Bhopal has a number of tourist attractions. There are a number of important mosques, but the most revered is the Taj-ul-Masjid, which is the largest mosque in India. The Jama Masjid and the Moti Masjid of Bhopal are other important mosques built by the local Begums in the 19th century. Shaukat Mahal and Sadar Manzil, located in the chowk area, in the heart of the old walled city, are other important tourist attractions. While Shaukat Mahal is a strange mixture of Indo-Islamic and European style of architecture, Sadar Manzil is a hall used by the local rulers for public audience. Bhopal is famous for Bharat Bhavan, a marvel of modern architecture and a museum of tribal and contemporary art forms and breeding ground for traditional dance, music and drama. The Tribal Habitat or Manav Sangrahalaya (the Museum of Man), located on Shamala hills of Bhopal, is an open-air museum depicting tribal dwellings, from all parts of India. The tranquil Upper Lake and the Lower Lake are important tourist spots with boating and sailing facilities. The Government Archeological Museum near the Lower Lake, the chowk at the heart of the old city, Van Vihar local safari park near the Upper Lake, and the Aquarium are other places worth visiting within the city limits.
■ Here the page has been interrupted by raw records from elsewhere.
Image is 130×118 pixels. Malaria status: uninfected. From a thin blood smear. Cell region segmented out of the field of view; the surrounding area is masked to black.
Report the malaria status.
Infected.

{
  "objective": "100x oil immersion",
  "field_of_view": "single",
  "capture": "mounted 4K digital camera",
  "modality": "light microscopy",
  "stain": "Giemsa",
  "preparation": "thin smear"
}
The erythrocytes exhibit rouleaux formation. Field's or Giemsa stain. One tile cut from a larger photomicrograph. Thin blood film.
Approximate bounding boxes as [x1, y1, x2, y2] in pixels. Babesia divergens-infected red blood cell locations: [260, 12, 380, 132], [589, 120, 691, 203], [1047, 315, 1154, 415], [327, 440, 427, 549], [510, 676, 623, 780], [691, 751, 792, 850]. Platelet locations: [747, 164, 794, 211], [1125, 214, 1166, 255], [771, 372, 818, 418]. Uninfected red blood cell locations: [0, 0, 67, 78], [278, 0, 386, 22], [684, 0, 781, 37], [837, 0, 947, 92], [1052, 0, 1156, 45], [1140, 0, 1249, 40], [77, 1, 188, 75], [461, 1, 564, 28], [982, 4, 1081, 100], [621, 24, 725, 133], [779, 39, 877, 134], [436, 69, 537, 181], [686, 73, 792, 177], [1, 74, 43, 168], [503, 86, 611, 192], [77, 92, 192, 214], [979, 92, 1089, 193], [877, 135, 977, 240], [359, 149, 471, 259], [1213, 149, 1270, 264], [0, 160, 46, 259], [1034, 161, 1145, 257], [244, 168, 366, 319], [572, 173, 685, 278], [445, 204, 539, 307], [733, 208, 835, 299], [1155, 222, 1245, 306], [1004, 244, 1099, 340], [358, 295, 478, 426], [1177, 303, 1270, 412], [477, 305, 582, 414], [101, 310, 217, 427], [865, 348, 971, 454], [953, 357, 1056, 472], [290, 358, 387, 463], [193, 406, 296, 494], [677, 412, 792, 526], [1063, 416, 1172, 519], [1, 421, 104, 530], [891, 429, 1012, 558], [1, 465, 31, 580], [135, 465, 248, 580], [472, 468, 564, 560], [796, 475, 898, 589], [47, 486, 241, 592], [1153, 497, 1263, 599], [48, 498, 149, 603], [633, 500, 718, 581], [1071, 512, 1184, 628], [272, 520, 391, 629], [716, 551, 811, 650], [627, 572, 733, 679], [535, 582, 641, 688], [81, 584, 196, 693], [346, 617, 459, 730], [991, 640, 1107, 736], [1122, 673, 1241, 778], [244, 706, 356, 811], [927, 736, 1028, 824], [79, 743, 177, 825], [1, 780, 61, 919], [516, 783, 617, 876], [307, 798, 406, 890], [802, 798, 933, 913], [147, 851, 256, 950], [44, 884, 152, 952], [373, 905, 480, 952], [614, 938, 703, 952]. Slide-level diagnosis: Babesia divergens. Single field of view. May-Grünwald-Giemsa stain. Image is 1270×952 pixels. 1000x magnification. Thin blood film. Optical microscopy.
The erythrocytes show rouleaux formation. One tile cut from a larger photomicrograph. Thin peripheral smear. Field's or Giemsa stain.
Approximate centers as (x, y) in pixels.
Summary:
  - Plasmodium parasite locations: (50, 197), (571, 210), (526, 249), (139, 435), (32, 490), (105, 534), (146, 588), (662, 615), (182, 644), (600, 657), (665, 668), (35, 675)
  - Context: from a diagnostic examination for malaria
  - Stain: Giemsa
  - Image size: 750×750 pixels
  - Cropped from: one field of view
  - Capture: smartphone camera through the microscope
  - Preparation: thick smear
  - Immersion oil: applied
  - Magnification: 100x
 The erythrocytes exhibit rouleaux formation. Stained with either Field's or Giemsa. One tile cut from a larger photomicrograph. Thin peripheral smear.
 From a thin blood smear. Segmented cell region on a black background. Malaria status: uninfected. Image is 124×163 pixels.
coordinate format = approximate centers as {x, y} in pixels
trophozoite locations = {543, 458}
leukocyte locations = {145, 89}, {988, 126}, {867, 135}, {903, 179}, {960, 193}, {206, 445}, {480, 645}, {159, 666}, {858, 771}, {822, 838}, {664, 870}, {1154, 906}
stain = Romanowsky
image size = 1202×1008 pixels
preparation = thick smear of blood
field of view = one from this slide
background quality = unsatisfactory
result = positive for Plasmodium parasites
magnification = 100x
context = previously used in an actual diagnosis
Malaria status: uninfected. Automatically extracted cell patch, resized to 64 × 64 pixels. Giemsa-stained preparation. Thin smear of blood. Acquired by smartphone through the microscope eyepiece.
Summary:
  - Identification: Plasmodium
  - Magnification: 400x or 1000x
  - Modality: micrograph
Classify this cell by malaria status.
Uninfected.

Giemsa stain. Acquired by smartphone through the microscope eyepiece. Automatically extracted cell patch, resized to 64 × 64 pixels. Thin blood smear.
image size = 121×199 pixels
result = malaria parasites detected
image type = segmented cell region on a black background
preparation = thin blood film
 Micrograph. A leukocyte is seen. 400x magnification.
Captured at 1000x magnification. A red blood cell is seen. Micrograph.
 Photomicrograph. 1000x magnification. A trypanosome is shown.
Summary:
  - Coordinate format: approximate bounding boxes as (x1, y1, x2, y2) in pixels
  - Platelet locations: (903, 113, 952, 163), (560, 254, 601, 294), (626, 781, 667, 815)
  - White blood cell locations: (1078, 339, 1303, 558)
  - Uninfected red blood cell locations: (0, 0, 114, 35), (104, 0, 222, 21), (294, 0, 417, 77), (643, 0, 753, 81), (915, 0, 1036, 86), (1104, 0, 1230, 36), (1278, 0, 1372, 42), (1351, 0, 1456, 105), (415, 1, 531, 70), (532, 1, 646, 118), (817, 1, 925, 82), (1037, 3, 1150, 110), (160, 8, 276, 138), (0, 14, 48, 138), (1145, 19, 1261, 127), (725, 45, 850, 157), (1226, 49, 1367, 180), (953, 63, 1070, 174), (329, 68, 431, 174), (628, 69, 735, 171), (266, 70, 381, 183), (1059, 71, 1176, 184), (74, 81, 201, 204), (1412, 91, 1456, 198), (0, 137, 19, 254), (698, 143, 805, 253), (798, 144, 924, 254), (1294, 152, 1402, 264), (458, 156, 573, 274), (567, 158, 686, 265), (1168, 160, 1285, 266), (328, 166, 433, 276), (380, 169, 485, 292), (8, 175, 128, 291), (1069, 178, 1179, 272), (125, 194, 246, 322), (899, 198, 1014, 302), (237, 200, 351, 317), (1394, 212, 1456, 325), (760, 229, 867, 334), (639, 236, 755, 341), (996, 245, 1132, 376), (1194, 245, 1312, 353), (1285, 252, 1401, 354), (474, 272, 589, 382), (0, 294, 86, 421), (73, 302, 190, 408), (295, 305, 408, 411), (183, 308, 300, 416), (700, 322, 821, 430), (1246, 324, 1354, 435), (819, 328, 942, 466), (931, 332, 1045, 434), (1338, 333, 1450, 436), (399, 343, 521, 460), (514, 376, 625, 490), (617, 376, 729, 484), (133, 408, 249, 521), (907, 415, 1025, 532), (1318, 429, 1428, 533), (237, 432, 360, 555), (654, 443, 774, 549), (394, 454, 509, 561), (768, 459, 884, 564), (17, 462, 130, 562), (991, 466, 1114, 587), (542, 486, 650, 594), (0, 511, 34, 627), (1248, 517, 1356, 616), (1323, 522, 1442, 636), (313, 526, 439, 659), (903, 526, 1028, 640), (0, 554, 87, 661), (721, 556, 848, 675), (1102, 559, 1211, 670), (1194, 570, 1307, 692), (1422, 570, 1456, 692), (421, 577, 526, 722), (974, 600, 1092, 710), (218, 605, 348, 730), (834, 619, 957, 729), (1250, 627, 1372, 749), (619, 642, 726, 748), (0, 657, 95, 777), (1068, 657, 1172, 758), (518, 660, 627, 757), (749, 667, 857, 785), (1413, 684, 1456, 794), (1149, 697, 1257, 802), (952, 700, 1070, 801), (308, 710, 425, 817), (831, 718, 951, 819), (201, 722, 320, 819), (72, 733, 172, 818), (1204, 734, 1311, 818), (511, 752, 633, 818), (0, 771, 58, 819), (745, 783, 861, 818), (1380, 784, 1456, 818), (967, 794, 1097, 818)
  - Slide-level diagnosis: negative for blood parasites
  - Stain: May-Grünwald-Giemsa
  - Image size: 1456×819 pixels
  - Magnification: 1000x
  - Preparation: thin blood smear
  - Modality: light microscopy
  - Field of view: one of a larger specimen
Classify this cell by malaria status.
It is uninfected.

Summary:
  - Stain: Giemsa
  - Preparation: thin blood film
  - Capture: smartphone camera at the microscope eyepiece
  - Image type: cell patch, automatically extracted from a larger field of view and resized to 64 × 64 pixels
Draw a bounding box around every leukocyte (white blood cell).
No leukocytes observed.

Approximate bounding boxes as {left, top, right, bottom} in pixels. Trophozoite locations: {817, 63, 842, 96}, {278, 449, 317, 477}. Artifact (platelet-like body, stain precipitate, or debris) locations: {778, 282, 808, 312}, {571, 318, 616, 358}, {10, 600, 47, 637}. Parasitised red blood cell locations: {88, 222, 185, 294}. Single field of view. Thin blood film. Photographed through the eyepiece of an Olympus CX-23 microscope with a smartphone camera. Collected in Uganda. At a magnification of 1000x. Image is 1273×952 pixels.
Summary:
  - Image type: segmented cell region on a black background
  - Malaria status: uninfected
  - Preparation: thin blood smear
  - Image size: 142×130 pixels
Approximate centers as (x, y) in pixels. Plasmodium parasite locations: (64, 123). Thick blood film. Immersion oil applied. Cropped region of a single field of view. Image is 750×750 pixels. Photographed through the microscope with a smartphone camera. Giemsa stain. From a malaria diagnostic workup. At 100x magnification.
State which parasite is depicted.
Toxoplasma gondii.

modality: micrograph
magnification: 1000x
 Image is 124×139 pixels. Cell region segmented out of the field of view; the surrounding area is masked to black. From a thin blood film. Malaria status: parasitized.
The Lakshmi Narayan Temple (or the Birla Mandir) and the adjacent local museum on the Arera hills are other sites to be visited.
Places Around Bhopal
Bhopal has a number of historical places around it. Islamnagar, 11 km from Bhopal, is famous for its buildings made by Dost Mohammed. Twenty-eight kilometer southeast of Bhopal is the ancient city of Bhojpur. Forty-five kilometers south of Bhopal lay the famous Bhimbetka caves known for their prehistoric paintings. Neori (6 km), Ashapuri (6 km) and Chiklod (45 km) are historic spots, while Hathaikheda (10 km) and Samardha (26 km) should be visited for angling and picnics, respectively. Sanchi, located 46 km northeast of Bhopal, is world famous for its Buddhist monuments including the great Sanchi Stupa.